* [TEXTE À LIRE]
Mais alors que faire face à ce phénomène ? Théoriquement, en France, la vente et la détention de contrefaçon sont considérées comme un délit, passible de 3 ans d’emprisonnement et de 300 000 euros d’amende. Ça, c’est la théorie. Mais en pratique, les choses sont beaucoup plus délicates : « Il est difficile aujourd’hui à contrôler ce marché parallèle tant la demande est extrêmement forte, et l’offre également. La grande majorité des vendeurs de faux maillots commercialisent leurs produits sur des sites internet difficilement traçables. Les autorités ont vraiment du mal à identifier les acteurs. En France, la douane essaye tant bien que mal de lutter face à ce fléau, mais c’est très difficile », explique Virgile Caillet, qui rappelle que « les équipementiers offrent des formations aux douaniers en présentant leurs produits pour qu’ils soient plus facilement identifiés lors des contrôles.

* [TRAVAIL DEMANDÉ] Traduisez en anglais cette phrase du texte sur la contrefaçon : « Théoriquement, en France, la vente et la détention de contrefaçon sont considérées comme un délit, passible de 3 ans d’emprisonnement et de 300 000 euros d’amende. » Les enregistrements qui suivent ce texte proviennent d’une autre source.

* [INFORMATIONS FOURNIES]
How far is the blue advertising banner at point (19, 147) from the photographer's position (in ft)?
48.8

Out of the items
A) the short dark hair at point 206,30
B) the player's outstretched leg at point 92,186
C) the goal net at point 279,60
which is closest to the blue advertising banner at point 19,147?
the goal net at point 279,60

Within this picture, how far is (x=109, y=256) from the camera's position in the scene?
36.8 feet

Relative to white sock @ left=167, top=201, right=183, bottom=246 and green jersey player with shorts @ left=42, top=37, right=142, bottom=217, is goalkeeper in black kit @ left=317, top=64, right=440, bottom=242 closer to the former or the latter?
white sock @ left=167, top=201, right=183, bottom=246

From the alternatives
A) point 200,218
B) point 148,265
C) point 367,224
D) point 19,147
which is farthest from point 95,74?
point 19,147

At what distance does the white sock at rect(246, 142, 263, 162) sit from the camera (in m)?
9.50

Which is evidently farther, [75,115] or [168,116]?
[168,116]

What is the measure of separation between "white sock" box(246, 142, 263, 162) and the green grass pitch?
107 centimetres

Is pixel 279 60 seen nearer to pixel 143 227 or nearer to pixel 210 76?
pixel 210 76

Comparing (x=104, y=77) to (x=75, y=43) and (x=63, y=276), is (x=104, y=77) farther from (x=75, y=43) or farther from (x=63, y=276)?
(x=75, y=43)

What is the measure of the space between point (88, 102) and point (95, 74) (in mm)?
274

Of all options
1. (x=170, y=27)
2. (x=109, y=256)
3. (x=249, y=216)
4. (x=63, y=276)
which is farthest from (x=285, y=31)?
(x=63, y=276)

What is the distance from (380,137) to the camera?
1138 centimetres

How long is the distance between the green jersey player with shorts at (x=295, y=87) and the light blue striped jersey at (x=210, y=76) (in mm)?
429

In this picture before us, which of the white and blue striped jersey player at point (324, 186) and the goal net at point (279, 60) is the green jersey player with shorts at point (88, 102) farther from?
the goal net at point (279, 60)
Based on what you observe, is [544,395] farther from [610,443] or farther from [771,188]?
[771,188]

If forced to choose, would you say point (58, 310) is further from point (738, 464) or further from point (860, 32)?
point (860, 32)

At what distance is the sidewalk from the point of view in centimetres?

* [RÉPONSE PROPOSÉE] In theory, in France, the sale and possession of counterfeit goods are considered an offense, punishable by 3 years in prison and a 300,000-euro fine.